Provided material
------------------------
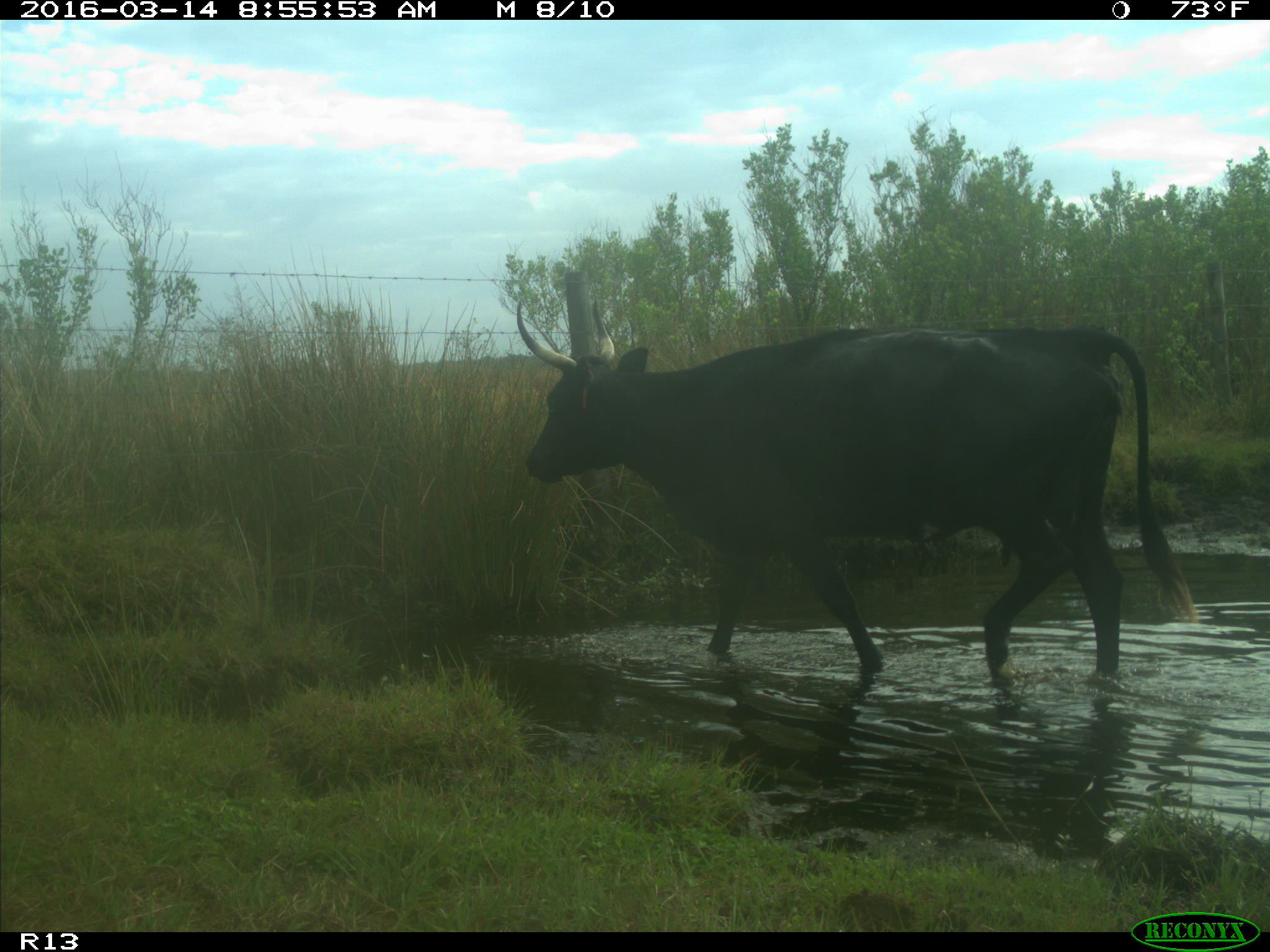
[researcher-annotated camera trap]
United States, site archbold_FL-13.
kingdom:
------------------------
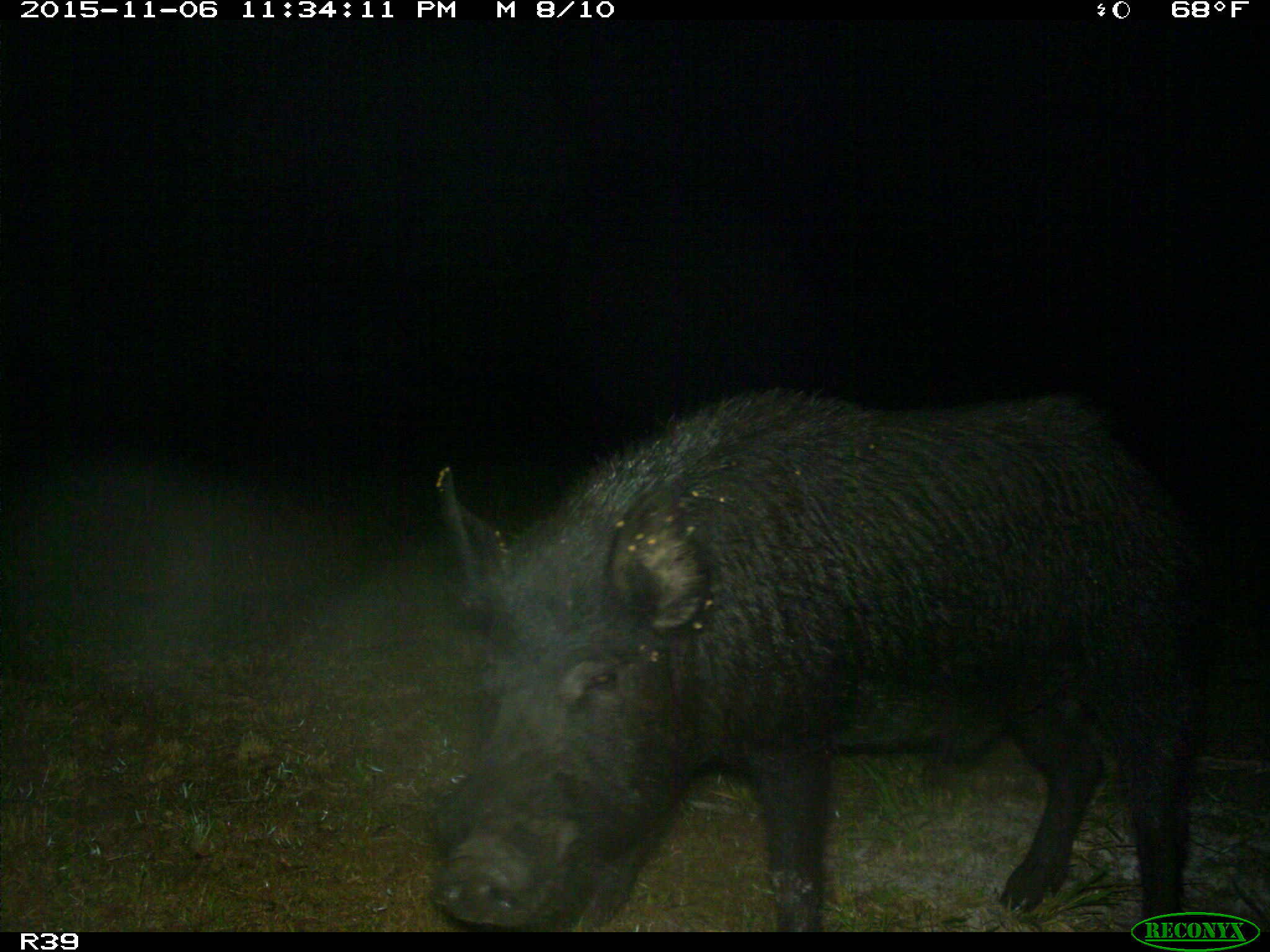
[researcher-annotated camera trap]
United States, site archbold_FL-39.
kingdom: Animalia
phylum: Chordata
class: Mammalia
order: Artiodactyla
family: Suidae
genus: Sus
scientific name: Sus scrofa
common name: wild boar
------------------------
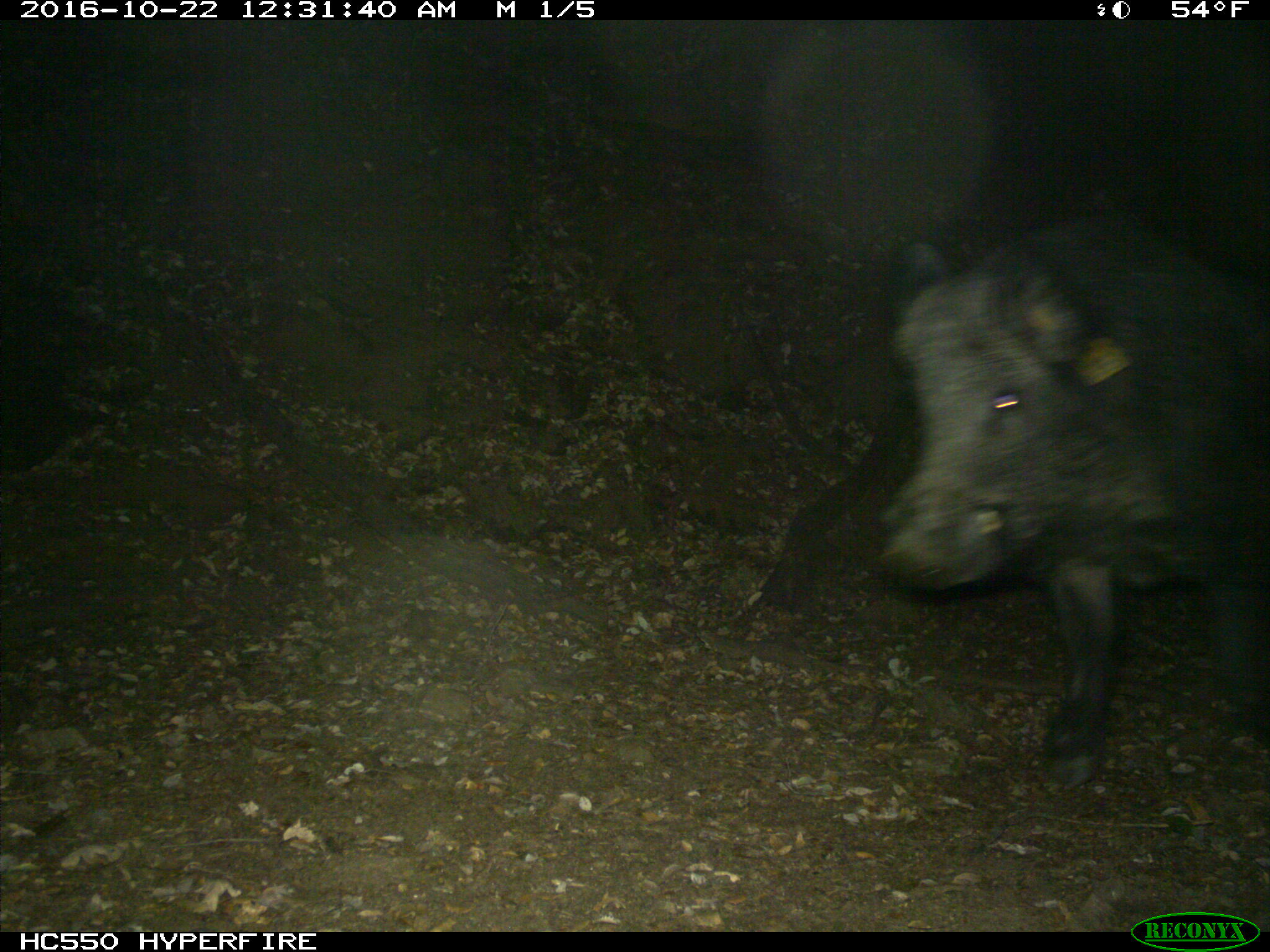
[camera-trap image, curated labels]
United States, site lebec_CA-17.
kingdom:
------------------------
Instructions to follow
The range runs from the line above containing "order: Artiodactyla" to the line containing "common name: wild boar", inclusive. Restate those lines word for word and no others.

Result of this exercise
order: Artiodactyla
family: Suidae
genus: Sus
scientific name: Sus scrofa
common name: wild boar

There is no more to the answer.